Agent-2 (arrives in January 2026) appears more competent than necessary to assist experts in novel bioweapons research, but not smart enough to enable novices to do it.
Agent-3 (arrives in March 2027) could probably enable novices in designing novel bioweapons.
However, terrorists may not get access to these specific models. Open-weights models are lagging behind the best closed models (released through APIs and apps) by a few months. Even the most reckless AI companies would probably hesitate in letting anyone get access Agent-3-level model weights (I hope). Consequentially, rogues will likely also be a few months behind the frontier in capabilities.
While terrorists may face alignment issues with their AIs, even Agent-3 doesn’t appear smart/agentic enough to subvert efforts to shape it in various ways.
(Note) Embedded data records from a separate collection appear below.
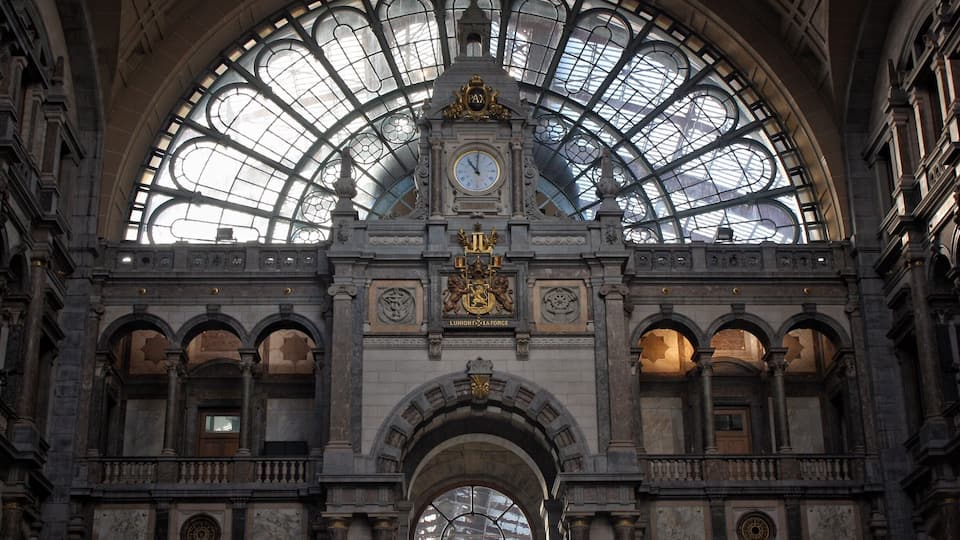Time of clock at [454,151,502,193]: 11:01
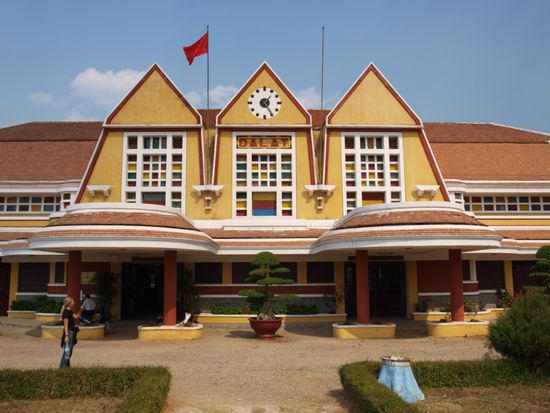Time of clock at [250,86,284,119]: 1:24
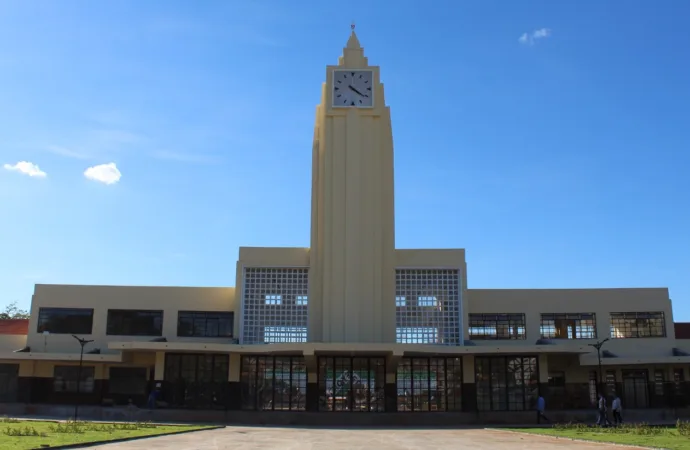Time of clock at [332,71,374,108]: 4:21
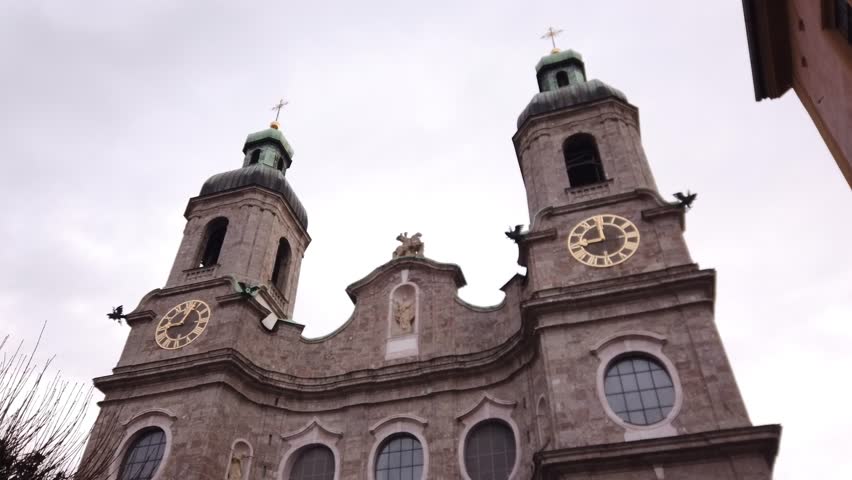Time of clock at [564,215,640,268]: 11:42
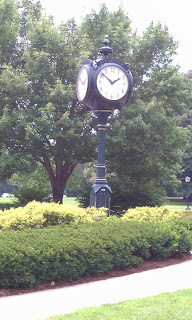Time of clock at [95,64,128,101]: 1:51
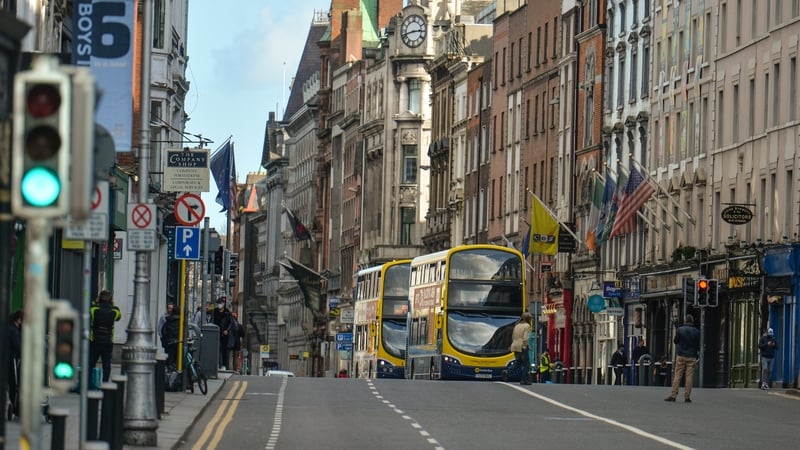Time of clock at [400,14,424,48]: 2:42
Terrists may use widely available AIs, perhaps with some minor finetuning, instead of enlisting the help from rogues, if that proves to be easier.
- StanislavKrym 2 Oct 2025 20:36 UTC
  1 point
  0
  Parent
  Except that the AI-2027 compute forecast has Agent-1 start training (and working for OpenBrain?) in August 2025, finish training in March 2026; Agent-2 from the scenario was thought to start training in May 2026, then become Agent-3 after receiving the neuralese and Agent-4 after some combination of unknown breakthroughs, soul-searching and memetic evolution.
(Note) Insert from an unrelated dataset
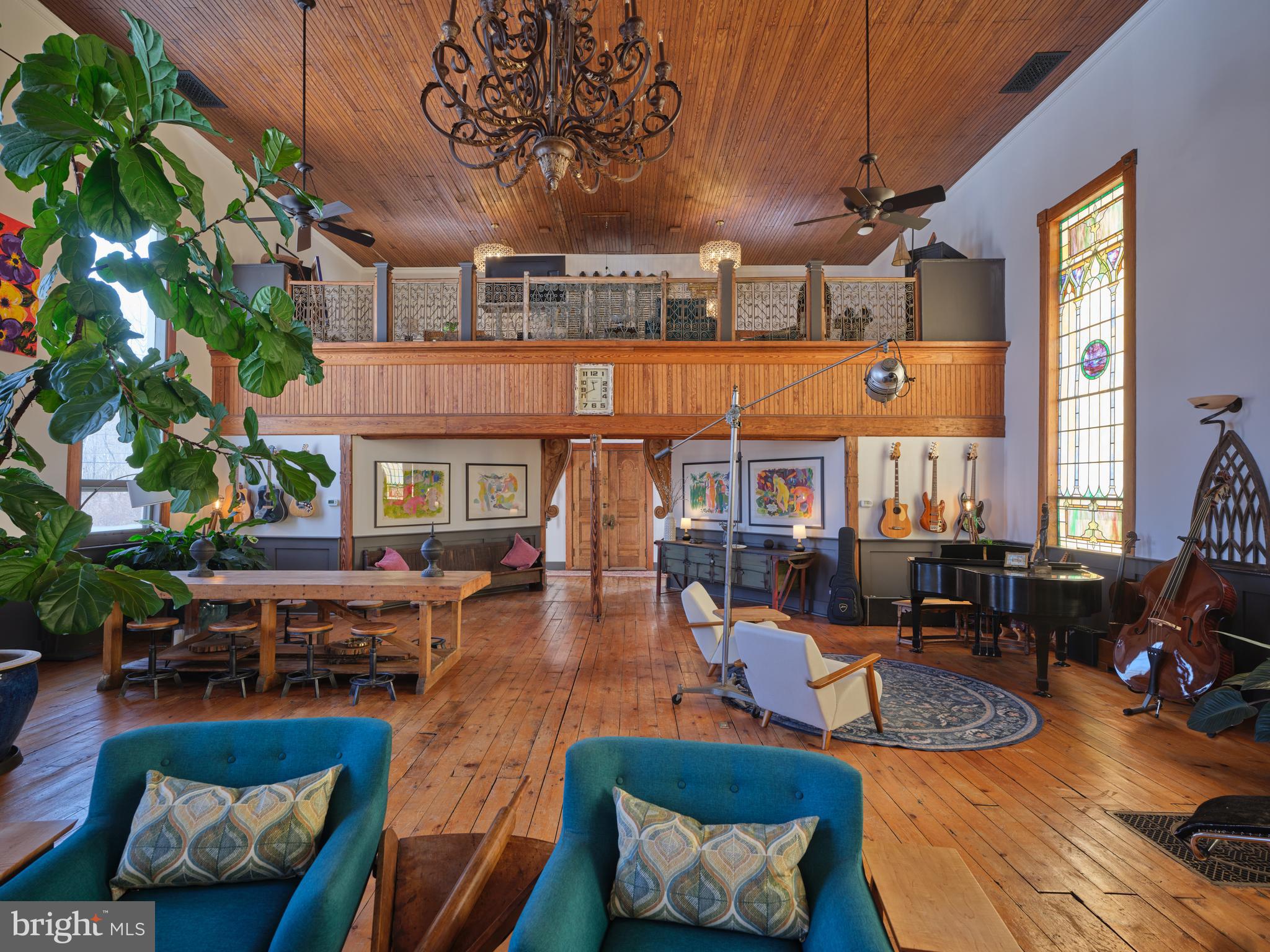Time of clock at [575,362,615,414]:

  If Agent-3 isn’t agentic enough, then does it mean that only Agent-4-level AIs are capable of having an agenda? This prediction of how knowledge and agency correlate in the AIs is a crux for me, since my alternate scenario relies on overestimating the AIs’ agency.
  - Alvin Ånestrand 3 Oct 2025 15:44 UTC
    1 point
    0
    Parent
    I used the timeline from the main scenario article, which I think corresponds to when the AIs become capable enough to take over from the previous generation in internal deployment, though this is not explicitly explained.
    Having an agenda seems to be somewhat dependent on internal coherence, rather than only capability. Agent-3 but may not have been consistently motivated enough for things like self-preservation to attempt various schemes in the scenario.
    Agent-4 doesn’t appear very coherent either but is sufficiently coherent to attempt aligning the next generation AI to itself, I guess?
    AIs are already basically superhuman in knowledge, but I agree that correlation between capability (e.g. METR time horizon) correlates with agenticness / coherence / goal-directedness seems like an important crux.
    Incidentally, I’m actually working on another post to investigate that. I hope to publish it sometime next week.
    I’ll check out your scenario, thanks for sharing!